Name	Name	Last commit message	Last commit date
parent directory ..
img	img
model_repository/text_recognition	model_repository/text_recognition
README.md	README.md

Dynamic Batching & Concurrent Model Execution

Navigate to	Part 1: Model Deployment	Part 3: Optimizing Triton Configuration

Part-1 of this series introduced the mechanisms to set up a Triton Inference Server. This iteration discusses the concept of dynamic batching and concurrent model execution. These are important features that can be used to reduce latency as well as increase throughput via higher resource utilization.

What is Dynamic Batching?

Dynamic batching, in reference to the Triton Inference Server, refers to the functionality which allows the combining of one or more inference requests into a single batch (which has to be created dynamically) to maximize throughput.

Dynamic batching can be enabled and configured on per model basis by specifying selections in the model's config.pbtxt. Dynamic Batching can be enabled with its default settings by adding the following to the config.pbtxt file:

dynamic_batching { }

While Triton batches these incoming requests without any delay, users can choose to allocate a limited delay for the scheduler to collect more inference requests to be used by the dynamic batcher.

dynamic_batching {
    max_queue_delay_microseconds: 100
}

Let's discuss a sample scenario(refer the diagram below). Say there are 5 inference requests, A, B, C, D, and E, with batch sizes of 4, 2, 2, 6, and 2 respectively. Each batch requires time X ms to be processed by the model. The maximum batch size supported by the model is 8. A and C arrive at time T = 0, B arrives at time T = X/3, and D and E arrive at time T = 2*X/3.

In the case where no dynamic batching is used, all requests are processed sequentially, which means that it takes 5X ms to process all the requests. This process is quite wasteful as each batch processing could have processed more batches than it did in sequential execution.

Using Dynamic batching in this case leads to more efficient packing of requests into the GPU memory resulting in a considerably faster 3X ms. It also reduces the latency of responses as more queries can be processed in fewer cycles. If the use of delay is considered, A, B, C and D, E can be batched together to get even better utilization of resources.

Note: The above is an extreme version of an ideal case scenario. In practice, not all elements of execution can be perfectly parallelized, resulting in longer execution time for larger batches.

As observed from the above, the use of Dynamic Batching can lead to improvements in both latency and throughput while serving models. This batching feature is mainly focused on providing a solution for stateless models(models which do not maintain a state between execution, like object detection models). Triton's sequence batcher can be used to manage multiple inference requests for stateful models. For more information and configurations regarding dynamic batching, refer to the Triton Inference Server documentation.

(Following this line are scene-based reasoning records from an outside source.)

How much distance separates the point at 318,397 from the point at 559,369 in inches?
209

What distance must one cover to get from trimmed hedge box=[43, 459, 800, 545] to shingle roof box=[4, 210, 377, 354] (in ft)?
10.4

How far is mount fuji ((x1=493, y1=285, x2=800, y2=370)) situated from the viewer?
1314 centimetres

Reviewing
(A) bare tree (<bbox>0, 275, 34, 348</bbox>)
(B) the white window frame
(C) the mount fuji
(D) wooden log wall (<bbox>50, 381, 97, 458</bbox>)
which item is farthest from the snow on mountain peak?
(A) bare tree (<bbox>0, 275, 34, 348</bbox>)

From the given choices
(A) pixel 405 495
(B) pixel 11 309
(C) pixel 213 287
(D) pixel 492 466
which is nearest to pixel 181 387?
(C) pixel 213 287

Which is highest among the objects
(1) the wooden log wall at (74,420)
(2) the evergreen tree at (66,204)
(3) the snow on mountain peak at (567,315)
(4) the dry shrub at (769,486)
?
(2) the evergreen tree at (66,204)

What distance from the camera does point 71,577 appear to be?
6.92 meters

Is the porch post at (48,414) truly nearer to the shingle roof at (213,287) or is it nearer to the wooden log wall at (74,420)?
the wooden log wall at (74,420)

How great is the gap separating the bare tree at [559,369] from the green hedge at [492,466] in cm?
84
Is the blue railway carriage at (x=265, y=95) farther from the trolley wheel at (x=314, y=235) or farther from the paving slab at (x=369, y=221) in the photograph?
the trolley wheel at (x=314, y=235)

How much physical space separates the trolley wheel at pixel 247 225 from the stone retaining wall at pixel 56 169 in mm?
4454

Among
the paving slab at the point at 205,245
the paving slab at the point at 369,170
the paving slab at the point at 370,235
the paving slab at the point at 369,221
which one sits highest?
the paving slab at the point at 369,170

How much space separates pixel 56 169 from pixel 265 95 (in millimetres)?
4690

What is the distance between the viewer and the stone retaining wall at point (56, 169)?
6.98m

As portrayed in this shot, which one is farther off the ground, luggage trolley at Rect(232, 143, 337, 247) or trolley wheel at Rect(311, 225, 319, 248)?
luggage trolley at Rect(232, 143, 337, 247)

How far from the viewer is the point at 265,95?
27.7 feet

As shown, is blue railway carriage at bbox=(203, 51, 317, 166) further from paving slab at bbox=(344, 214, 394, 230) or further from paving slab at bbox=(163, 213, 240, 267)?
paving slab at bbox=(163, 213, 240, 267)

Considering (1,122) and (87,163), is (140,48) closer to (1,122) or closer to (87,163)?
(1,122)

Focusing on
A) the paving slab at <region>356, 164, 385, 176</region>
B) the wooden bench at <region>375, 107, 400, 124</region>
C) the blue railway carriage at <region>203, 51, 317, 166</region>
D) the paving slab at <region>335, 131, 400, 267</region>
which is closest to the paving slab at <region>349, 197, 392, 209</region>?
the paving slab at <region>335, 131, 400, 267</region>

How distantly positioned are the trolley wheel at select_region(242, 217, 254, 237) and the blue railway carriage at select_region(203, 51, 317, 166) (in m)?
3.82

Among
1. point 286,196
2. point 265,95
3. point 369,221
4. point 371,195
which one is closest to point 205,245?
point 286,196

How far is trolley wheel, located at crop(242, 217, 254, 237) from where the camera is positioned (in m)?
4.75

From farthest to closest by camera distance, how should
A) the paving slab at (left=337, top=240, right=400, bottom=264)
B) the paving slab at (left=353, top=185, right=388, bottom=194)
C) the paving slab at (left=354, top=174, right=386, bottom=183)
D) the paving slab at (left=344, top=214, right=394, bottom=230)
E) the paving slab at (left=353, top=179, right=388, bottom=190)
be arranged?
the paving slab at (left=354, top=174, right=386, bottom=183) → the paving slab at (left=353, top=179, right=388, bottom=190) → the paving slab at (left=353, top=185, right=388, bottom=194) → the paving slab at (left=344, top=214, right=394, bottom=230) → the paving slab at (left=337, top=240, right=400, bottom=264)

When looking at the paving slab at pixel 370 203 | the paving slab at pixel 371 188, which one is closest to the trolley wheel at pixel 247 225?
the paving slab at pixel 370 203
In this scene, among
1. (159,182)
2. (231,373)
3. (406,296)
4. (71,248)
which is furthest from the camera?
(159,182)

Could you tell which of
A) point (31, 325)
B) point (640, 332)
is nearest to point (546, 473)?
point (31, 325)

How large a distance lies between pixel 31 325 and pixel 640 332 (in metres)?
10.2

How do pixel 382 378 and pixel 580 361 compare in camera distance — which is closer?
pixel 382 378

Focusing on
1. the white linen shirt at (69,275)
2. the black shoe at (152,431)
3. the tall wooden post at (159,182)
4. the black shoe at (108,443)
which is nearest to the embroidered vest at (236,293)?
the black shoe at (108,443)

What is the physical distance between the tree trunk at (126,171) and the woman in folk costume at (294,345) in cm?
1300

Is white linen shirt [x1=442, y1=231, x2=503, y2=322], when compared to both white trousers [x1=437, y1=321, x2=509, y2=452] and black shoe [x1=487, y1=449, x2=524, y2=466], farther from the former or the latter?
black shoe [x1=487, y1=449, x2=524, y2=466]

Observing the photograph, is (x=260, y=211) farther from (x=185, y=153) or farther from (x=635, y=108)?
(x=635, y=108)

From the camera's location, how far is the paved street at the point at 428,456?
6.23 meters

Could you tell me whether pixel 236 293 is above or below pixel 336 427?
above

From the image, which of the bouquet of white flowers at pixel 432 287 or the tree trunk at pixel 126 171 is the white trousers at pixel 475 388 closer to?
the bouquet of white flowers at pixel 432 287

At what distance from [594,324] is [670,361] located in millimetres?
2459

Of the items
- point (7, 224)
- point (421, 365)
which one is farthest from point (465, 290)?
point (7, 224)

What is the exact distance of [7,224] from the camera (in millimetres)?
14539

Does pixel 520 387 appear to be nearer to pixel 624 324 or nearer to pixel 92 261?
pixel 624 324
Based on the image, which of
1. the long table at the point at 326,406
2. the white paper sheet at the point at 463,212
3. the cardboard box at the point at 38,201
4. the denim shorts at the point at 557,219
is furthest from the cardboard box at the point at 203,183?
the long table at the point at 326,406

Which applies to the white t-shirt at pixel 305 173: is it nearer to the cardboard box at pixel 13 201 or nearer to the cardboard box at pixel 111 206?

Concurrent model execution

The Triton Inference Server can spin up multiple instances of the same model, which can process queries in parallel. Triton can spawn instances on the same device (GPU), or a different device on the same node as per the user's specifications. This customizability is especially useful when considering ensembles that have models with different throughputs. Multiple copies of heavier models can be spawned on a separate GPU to allow for more parallel processing. This is enabled via the use of instance groups option in a model's configuration.

instance_group [
  {
    count: 2
    kind: KIND_GPU
    gpus: [ 0, 1 ]
  }
]

Let's take the previous example and discuss the effect of adding multiple models for parallel execution. In this example, instead of having a single model process five queries, two models are spawned.

For a "no dynamic batching" case, as there are model models to execute, the queries are distributed equally. Users can also add priorities to prioritize or de-prioritize any specific instance group.

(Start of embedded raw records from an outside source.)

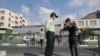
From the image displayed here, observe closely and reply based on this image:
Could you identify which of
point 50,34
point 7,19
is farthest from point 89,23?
point 50,34

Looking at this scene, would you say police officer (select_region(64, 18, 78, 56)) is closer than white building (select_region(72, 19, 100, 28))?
Yes

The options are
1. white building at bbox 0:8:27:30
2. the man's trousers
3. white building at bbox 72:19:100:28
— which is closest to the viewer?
the man's trousers

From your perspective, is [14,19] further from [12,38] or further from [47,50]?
[47,50]

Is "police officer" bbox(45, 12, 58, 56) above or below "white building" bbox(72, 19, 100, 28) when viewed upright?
below

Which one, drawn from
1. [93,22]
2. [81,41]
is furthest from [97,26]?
[81,41]

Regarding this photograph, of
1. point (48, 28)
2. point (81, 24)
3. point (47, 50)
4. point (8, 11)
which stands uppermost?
point (8, 11)

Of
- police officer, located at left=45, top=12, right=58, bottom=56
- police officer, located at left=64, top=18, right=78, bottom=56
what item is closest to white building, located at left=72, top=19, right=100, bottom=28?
police officer, located at left=64, top=18, right=78, bottom=56

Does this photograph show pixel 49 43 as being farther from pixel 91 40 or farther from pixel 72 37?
pixel 91 40

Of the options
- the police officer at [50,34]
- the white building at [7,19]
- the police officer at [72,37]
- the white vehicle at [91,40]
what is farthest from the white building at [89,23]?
the police officer at [50,34]

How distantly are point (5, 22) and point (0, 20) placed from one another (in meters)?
2.63

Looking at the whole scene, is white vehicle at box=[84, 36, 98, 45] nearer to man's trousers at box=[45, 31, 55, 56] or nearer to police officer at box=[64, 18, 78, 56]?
police officer at box=[64, 18, 78, 56]

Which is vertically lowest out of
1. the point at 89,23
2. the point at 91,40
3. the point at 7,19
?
the point at 91,40

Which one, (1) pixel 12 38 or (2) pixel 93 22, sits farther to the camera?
(2) pixel 93 22

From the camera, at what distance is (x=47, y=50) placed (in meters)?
8.68
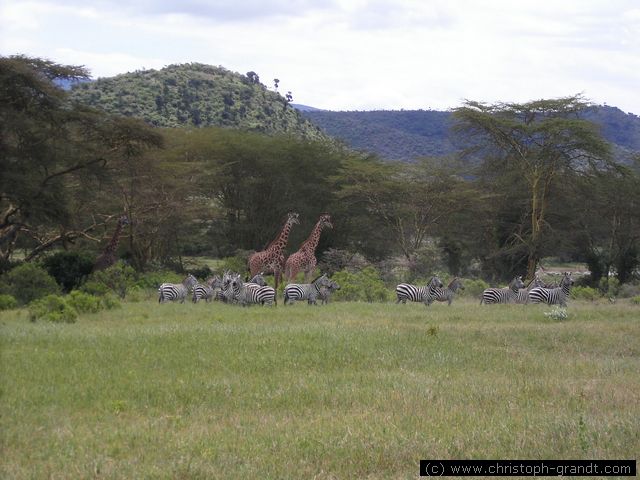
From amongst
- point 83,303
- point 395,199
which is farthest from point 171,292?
point 395,199

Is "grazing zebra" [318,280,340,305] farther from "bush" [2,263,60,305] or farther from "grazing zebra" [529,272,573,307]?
"bush" [2,263,60,305]

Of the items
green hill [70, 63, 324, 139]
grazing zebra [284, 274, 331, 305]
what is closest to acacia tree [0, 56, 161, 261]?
grazing zebra [284, 274, 331, 305]

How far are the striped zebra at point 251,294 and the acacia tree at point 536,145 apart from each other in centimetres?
1720

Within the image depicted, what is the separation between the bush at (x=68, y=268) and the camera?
22.8 metres

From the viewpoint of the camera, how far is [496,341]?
12727mm

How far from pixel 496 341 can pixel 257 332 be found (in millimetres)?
3863

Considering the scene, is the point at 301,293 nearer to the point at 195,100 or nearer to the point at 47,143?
the point at 47,143

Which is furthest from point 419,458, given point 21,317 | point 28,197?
point 28,197

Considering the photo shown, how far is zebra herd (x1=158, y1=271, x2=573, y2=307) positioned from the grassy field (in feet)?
15.2

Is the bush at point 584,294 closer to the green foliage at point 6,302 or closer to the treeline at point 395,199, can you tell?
the treeline at point 395,199

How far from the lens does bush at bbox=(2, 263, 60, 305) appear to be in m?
19.7

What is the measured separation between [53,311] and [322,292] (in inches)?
266

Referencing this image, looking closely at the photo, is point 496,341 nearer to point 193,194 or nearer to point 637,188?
point 193,194

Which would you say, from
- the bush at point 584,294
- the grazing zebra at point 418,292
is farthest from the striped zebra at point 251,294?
the bush at point 584,294
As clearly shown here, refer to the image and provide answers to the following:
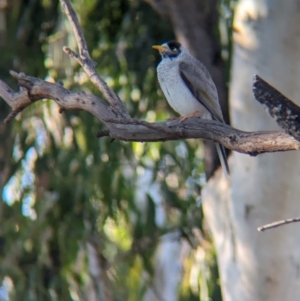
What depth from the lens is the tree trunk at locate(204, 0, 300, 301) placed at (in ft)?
11.2

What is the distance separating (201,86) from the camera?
329 centimetres

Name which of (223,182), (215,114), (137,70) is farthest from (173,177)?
(215,114)

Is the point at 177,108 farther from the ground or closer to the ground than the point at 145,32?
→ closer to the ground

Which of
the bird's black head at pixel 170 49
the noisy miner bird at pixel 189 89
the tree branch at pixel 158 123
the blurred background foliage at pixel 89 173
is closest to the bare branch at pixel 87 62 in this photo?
the tree branch at pixel 158 123

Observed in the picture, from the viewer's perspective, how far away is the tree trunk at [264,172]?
11.2ft

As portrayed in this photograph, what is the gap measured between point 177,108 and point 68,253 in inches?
45.6

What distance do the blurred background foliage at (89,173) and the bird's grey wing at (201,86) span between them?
78 centimetres

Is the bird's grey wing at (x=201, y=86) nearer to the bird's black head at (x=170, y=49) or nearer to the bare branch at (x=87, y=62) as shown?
the bird's black head at (x=170, y=49)

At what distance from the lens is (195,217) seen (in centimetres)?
430

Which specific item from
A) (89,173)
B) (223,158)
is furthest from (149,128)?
(89,173)

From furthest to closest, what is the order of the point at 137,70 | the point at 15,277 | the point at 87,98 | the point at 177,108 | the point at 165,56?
1. the point at 137,70
2. the point at 15,277
3. the point at 165,56
4. the point at 177,108
5. the point at 87,98

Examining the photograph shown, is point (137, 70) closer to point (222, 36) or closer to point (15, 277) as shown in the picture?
point (222, 36)

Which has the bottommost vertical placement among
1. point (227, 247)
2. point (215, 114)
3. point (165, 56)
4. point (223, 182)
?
point (227, 247)

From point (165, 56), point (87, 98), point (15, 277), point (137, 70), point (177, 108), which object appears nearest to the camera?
point (87, 98)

When considering the case of multiple instances with dynamic batches enabled, the following happens. Owing to the availability of another instance, query B which arrives with some delay can be executed using the second instance. With some delay allocated, instance 1 gets filled and launched by time T = X/2 and since queries D and E stack up to fill up to the maximum batch size, the second model can start inference without any delay.

The key takeaway from the above examples is that the Triton Inference Server provides flexibility with respect to policies related to creating more efficient batching, thus enabling better resource utilization, resulting in reduced latency and increased throughput.

Demonstration

This section showcases the use of dynamic batching and concurrent model execution using the example for Part 1 of this series.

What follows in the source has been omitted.